Her kaza ile –bizim gibi- sivil toplum örgütlerinin feryatları ve çözüm önerilerinin bir kere daha havada kaldığı ortaya serilmektedir. İnsan odaklı olmayan ve kar hırsı ile güdülenen üretim sürecinin ülkemizin gelişmesine katkıda bulunmayacağını ve toplumsal huzuru olumsuz etkileyeceğini ifade ederek çözüm önerilerimizi bir kez daha dile getirmek istiyoruz:
- Çalışma Bakanlığı müfettişlerinin konuyla ilgili yeterli eğitimlerinin sağlanması ve denetlemelerinin bağımsız ve etkiden uzak yapabilmeleri sağlanmalıdır.
- İşyeri Hekimlerinin ve İş Güvenliği uzmanlarının mesleki bağımsızlığı yasalarda “sözde” bağımsızlık şeklinde olmamalı, kamusal güvence sağlanmalıdır.
- Yetersiz eğitim ve iş güvencesi ile çalışan işyeri hekimleri ve iş güvenliği uzmanları günah keçisi durumuna getirilmemelidir.
- İşyeri hekimi ve iş güvenliği uzmanı, ücret açısından, işverene bağımlılıktan kurtarılmalıdır.
- Sağlık Bakanlığı, Umumi Hıfzısıhha Kanunu’nun iş kazaları ve meslek hastalıkları konusunda kendisine verdiği yetki ve sorumluluğu hatırlamalıdır.
- Tıp fakültelerimiz eğitimin her aşamasında hekime meslek hastalıklarını tanıma becerisini vermelidir.
- Meslek hastalıkları tanısının önündeki engeller kaldırılmalıdır.
- İş güvenliği uzmanlığı eğitimi yeniden düzenlenmelidir. İşyerlerinde meslek uygunluğu olan iş güvenliği uzmanları görev almalıdır.
- İşyeri hekimliği eğitimi Sağlık Bakanlığı tarafından düzenlenmeli ve denetlenmelidir.
- Radyo ve televizyonlar, İş Sağlığı ve Güvenliği Kanunu yükümlülüğü olan ayda 1 saatlik yayın yapma zorunluluklarını yerine getirmelidirler.
- İşverenlere iş sağlığı ve güvenliği eğitimi verilmelidir.
Umutlarımızı kaybetmek istemiyoruz. İşçilerimizin sağ-salim yerüstüne çıkarılmasını umuyoruz.

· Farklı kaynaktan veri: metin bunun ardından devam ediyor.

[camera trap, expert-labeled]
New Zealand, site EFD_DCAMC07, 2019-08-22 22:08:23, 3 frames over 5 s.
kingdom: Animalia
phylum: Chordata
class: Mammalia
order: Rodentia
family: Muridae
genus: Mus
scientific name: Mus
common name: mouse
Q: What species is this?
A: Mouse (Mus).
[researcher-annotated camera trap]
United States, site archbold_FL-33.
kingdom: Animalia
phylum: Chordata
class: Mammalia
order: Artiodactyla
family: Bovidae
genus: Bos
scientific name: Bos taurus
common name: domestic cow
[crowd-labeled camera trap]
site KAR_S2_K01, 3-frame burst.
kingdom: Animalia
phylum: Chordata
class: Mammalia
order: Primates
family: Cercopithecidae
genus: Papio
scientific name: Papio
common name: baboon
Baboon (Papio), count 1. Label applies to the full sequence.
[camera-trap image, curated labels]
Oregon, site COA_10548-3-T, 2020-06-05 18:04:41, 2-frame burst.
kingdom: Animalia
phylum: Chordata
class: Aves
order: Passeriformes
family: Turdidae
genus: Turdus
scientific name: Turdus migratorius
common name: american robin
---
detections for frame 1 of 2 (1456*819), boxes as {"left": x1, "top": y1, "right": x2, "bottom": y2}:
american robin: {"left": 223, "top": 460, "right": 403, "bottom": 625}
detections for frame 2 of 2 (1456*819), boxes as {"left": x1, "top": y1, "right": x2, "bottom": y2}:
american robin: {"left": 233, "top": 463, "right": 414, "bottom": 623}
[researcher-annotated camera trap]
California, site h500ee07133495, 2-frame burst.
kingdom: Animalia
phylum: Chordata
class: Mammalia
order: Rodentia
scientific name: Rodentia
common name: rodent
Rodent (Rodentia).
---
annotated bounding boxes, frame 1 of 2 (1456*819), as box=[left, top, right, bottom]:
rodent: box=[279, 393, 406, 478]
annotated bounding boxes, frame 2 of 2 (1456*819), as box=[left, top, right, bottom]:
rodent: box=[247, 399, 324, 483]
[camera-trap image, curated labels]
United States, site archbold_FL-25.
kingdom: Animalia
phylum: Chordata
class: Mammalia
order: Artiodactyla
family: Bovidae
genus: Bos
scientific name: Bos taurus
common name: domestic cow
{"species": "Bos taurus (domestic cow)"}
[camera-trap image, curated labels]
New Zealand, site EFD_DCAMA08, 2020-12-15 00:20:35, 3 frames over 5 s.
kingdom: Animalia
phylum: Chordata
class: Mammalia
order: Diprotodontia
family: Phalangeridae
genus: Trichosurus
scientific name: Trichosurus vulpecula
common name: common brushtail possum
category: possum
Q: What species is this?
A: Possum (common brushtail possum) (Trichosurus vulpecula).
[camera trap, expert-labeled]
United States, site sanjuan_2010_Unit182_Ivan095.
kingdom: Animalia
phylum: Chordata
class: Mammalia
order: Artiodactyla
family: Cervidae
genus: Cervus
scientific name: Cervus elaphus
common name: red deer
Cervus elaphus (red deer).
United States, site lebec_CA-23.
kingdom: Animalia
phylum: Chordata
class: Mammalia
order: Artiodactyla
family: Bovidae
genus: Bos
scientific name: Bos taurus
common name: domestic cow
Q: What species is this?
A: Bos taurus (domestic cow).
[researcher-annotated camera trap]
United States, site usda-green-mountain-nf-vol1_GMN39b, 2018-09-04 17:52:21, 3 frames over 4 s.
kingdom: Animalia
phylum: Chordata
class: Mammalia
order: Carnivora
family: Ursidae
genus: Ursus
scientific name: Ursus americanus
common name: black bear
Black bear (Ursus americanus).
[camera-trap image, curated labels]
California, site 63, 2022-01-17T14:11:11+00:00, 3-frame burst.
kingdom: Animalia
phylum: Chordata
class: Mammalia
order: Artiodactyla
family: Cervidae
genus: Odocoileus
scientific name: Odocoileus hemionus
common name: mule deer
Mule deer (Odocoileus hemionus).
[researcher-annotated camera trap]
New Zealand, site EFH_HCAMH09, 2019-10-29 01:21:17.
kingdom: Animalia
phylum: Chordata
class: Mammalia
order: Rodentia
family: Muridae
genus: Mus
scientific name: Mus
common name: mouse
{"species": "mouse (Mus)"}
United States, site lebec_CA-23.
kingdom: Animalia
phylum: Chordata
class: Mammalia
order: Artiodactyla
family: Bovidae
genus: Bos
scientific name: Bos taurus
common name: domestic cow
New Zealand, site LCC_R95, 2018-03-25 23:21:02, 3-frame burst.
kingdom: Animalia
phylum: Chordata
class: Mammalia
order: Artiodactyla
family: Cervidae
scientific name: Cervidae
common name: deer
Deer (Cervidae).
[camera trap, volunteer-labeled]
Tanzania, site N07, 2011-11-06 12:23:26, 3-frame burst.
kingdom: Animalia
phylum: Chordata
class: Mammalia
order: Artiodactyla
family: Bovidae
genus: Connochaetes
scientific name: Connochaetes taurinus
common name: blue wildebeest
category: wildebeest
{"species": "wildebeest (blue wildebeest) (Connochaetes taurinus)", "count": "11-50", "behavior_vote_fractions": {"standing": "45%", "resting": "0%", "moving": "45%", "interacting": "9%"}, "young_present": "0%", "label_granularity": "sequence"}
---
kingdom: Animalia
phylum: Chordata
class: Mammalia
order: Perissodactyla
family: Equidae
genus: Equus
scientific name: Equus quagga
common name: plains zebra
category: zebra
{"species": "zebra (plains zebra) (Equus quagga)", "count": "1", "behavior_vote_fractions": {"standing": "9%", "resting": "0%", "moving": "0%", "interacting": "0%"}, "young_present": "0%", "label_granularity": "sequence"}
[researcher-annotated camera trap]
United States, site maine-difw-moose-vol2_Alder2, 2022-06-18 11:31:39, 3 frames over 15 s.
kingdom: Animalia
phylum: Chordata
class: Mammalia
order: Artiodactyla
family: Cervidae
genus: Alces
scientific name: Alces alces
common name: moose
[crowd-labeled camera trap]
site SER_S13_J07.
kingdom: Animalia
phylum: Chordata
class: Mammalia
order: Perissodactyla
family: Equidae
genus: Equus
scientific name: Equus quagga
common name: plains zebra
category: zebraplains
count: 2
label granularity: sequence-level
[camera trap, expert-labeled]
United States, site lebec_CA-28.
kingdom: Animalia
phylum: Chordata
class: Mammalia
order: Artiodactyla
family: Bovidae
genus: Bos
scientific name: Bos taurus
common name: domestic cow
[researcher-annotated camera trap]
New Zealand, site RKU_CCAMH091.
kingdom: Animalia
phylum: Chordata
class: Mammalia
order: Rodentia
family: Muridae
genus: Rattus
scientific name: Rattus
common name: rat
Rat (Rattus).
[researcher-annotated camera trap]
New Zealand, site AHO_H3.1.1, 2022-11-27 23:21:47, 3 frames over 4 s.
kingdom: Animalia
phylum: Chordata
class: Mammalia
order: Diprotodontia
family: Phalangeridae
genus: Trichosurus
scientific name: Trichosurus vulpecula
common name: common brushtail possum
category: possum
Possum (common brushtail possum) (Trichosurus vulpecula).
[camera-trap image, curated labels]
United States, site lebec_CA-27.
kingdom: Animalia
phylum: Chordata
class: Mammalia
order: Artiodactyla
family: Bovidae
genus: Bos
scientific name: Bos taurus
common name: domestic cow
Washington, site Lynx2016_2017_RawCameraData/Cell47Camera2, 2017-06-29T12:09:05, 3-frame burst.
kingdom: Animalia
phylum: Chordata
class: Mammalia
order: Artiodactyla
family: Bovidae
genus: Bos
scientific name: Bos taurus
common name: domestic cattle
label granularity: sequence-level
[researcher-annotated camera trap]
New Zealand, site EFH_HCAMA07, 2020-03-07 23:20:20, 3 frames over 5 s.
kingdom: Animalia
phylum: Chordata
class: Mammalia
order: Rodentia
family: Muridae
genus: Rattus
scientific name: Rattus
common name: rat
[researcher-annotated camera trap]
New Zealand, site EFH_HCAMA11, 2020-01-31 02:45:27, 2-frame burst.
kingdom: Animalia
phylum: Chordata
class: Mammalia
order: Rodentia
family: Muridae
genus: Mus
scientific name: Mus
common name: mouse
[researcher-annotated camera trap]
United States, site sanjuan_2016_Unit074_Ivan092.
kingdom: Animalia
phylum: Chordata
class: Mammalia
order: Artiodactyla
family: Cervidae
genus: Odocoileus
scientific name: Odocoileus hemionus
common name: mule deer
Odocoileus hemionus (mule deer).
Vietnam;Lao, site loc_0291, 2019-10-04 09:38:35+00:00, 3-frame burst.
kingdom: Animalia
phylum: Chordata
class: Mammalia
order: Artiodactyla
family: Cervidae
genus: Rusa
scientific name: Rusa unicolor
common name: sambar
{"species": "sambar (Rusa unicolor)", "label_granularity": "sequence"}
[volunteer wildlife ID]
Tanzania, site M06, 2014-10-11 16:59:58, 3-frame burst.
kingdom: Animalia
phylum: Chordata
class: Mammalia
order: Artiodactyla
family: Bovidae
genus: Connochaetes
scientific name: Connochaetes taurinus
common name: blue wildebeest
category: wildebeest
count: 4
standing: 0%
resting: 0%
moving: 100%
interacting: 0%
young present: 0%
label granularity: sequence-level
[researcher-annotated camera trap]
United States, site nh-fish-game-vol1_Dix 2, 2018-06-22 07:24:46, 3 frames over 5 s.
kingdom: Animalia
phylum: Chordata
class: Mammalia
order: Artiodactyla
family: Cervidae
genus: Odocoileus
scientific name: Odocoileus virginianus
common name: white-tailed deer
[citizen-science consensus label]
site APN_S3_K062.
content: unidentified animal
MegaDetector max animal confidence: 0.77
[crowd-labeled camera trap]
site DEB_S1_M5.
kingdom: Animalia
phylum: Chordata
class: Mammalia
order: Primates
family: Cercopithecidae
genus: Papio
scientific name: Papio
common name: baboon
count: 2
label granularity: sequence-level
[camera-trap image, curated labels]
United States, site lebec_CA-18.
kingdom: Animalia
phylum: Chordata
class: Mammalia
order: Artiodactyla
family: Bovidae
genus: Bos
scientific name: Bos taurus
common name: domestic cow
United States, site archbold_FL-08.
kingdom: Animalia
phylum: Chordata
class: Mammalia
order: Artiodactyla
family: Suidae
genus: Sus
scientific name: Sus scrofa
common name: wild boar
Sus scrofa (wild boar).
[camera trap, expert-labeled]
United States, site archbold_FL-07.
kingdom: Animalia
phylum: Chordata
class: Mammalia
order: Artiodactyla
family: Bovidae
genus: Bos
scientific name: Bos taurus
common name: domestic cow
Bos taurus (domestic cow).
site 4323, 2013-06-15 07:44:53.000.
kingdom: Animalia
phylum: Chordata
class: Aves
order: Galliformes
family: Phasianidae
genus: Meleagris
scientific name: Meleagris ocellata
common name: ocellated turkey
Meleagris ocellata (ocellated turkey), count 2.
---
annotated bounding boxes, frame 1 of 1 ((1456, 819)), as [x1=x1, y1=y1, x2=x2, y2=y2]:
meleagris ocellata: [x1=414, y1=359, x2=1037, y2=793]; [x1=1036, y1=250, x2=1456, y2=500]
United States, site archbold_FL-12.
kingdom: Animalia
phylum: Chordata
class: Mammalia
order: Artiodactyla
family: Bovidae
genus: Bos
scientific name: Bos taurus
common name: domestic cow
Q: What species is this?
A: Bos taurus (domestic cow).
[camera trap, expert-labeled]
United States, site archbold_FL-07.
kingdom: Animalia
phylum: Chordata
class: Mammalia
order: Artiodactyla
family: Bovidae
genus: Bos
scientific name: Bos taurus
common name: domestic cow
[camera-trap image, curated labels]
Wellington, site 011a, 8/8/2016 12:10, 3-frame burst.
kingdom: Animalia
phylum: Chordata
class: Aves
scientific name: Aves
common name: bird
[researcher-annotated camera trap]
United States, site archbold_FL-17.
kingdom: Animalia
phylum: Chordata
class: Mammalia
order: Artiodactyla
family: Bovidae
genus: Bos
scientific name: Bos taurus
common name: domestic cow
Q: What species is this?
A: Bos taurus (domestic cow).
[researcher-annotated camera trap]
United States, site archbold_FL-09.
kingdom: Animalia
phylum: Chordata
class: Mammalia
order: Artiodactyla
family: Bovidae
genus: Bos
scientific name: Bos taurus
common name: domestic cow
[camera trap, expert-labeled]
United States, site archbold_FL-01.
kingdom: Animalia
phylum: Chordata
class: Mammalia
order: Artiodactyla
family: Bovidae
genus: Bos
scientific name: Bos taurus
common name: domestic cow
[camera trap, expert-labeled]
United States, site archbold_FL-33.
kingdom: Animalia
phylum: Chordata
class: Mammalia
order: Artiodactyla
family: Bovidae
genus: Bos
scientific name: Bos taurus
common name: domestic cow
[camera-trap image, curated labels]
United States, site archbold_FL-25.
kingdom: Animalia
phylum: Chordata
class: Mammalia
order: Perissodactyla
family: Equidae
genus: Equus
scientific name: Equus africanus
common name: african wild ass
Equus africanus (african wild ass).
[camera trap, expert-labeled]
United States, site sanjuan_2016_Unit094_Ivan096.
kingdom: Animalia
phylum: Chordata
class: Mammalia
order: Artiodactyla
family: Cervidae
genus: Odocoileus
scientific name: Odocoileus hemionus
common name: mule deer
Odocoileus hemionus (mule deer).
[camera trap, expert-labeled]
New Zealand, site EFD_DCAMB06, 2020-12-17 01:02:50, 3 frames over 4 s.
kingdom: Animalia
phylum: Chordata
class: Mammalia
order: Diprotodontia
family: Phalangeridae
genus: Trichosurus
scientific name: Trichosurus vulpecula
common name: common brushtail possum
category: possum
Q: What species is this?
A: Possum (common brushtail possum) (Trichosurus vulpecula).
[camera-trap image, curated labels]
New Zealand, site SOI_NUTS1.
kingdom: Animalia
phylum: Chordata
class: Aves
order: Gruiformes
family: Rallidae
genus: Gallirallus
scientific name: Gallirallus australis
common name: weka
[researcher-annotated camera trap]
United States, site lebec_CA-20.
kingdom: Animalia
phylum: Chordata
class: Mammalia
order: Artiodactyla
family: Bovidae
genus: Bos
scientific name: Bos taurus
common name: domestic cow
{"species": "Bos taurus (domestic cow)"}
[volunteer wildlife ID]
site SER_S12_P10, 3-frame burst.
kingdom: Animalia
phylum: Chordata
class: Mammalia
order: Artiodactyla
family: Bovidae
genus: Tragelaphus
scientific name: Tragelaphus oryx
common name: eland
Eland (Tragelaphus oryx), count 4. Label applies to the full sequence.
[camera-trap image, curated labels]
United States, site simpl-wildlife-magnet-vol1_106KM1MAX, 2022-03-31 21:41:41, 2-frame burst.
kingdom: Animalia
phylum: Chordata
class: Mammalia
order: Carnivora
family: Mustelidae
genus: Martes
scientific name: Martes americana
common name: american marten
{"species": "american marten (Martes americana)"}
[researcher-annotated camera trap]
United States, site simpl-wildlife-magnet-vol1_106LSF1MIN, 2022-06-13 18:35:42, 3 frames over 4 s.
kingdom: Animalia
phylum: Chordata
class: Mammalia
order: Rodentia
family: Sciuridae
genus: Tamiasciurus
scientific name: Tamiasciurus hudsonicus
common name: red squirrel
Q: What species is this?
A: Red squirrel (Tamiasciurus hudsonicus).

Eleştirilerimizi sıralarken iğneyi de kendimize batırmalıyız. Biz hekimlerin çalışanların sağlıkları ve meslek hastalıkları konusunda yeterli gayreti sarf etmediğini de unutmamalıyız. Bu konuyu önemsemek ve elimizi taşın altına koymak sırası artık bizde.